Extract provided:
⁂

In the 1970s, global movements concerned with pollution and the environment increased their focus on organic farming. As the distinction between organic and conventional food became clearer, one goal of the organic movement was to encourage consumption of locally grown food, which was promoted through slogans like "Know Your Farmer, Know Your Food".

An early organic farmers' association, the Maine Organic Farmers and Gardeners Association was founded in 1971.

In 1972, the International Federation of Organic Agriculture Movements (IFOAM) was founded in Versailles, France and dedicated to the diffusion and exchange of information on the principles and practices of organic agriculture of all schools and across national and linguistic boundaries.

In 1975, Fukuoka released his book, The One-Straw Revolution, with a strong impact in certain areas of the agricultural world. His approach to small-scale grain production emphasized a meticulous balance of the local farming ecosystem, and a minimum of human interference and labour.

In the U.S. during the 1970s and 1980s, J. I. Rodale and his Rodale Press (now Rodale, Inc.) advocated for organic farming methods. The press's books offered how-to information and advice to Americans interested in trying organic gardening and farming.

In 1984, Oregon Tilth established an early organic certification service in the United States.

⁂

Recorded information:
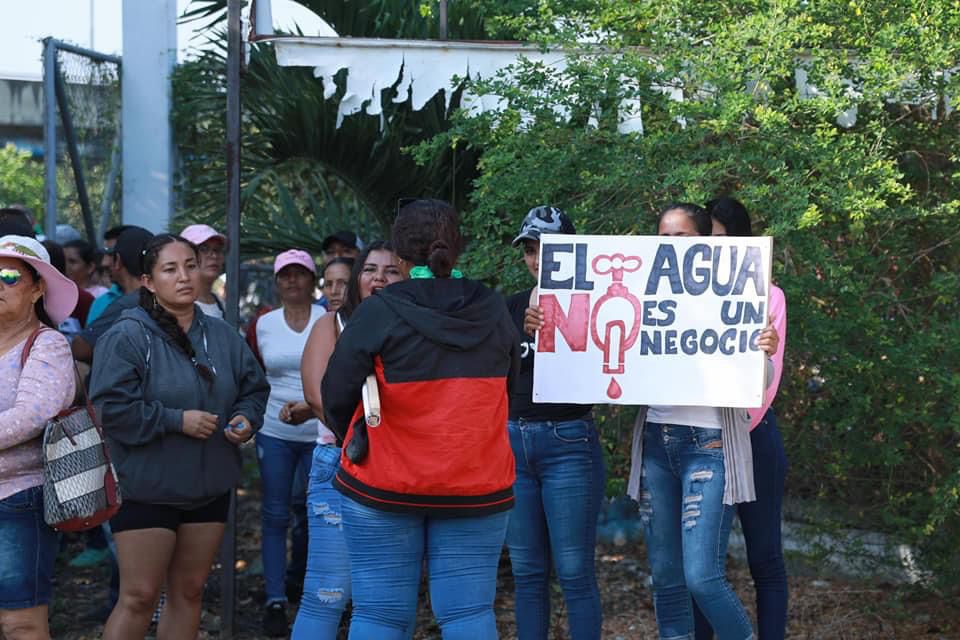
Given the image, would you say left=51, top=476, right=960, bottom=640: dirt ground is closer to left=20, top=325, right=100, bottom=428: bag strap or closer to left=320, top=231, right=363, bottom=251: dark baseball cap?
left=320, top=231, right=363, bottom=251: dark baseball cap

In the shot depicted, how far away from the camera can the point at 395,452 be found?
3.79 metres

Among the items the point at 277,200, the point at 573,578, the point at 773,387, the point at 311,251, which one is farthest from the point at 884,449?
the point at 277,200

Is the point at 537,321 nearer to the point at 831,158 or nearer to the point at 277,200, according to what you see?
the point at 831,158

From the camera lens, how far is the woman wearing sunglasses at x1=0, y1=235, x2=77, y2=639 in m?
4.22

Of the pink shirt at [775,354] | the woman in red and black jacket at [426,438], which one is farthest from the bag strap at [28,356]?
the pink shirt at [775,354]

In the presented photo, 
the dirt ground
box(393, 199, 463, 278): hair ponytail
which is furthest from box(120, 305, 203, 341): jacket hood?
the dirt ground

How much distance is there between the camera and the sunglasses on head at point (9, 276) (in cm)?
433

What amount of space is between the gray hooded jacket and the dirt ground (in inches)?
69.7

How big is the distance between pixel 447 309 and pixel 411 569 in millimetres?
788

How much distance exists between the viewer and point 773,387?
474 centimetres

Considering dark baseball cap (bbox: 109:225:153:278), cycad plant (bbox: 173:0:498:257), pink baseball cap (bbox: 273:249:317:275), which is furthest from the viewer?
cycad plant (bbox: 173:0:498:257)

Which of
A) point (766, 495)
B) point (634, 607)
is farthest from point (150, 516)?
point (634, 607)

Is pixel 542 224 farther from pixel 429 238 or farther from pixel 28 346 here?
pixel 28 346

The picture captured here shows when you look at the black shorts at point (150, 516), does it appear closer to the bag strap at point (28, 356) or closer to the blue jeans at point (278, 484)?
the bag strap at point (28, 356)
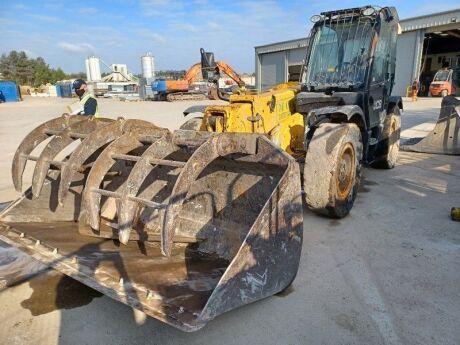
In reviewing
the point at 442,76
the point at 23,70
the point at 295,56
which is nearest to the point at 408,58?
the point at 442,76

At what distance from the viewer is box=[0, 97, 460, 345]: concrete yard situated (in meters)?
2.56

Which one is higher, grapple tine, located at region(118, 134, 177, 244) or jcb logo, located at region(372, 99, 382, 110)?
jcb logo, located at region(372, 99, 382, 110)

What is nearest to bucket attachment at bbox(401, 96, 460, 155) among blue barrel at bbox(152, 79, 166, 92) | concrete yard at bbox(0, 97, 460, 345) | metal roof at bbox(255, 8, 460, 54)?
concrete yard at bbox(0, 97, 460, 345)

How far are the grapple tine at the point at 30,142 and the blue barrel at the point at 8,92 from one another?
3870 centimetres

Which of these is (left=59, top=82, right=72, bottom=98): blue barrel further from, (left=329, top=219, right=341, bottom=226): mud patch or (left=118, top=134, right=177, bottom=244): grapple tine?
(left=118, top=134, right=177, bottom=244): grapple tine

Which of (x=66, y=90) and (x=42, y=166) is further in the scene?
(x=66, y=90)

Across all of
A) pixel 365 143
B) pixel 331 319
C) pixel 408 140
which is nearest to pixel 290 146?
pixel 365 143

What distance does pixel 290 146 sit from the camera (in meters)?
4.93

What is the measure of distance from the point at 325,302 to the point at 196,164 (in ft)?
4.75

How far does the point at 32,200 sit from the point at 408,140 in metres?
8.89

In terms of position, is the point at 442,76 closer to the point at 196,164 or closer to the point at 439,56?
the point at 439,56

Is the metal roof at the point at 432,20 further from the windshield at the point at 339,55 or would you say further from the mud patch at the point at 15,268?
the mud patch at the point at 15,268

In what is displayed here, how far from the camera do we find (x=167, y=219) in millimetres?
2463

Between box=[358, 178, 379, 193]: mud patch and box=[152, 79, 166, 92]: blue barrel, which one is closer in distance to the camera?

⁂

Set of tasks:
(A) Retype the passage on organic farming history word for word, between "In the 1970s, global" and "founded in 1971.", inclusive.
(B) In one to three sentences, explain what the International Federation of Organic Agriculture Movements was dedicated to when it was founded, according to the passage on organic farming history.

Answers given:
(A)
In the 1970s, global movements concerned with pollution and the environment increased their focus on organic farming. As the distinction between organic and conventional food became clearer, one goal of the organic movement was to encourage consumption of locally grown food, which was promoted through slogans like "Know Your Farmer, Know Your Food".

An early organic farmers' association, the Maine Organic Farmers and Gardeners Association was founded in 1971.

(B) It was dedicated to spreading and exchanging information on the principles and practices of organic agriculture. This covered all schools of organic agriculture and crossed national and linguistic boundaries.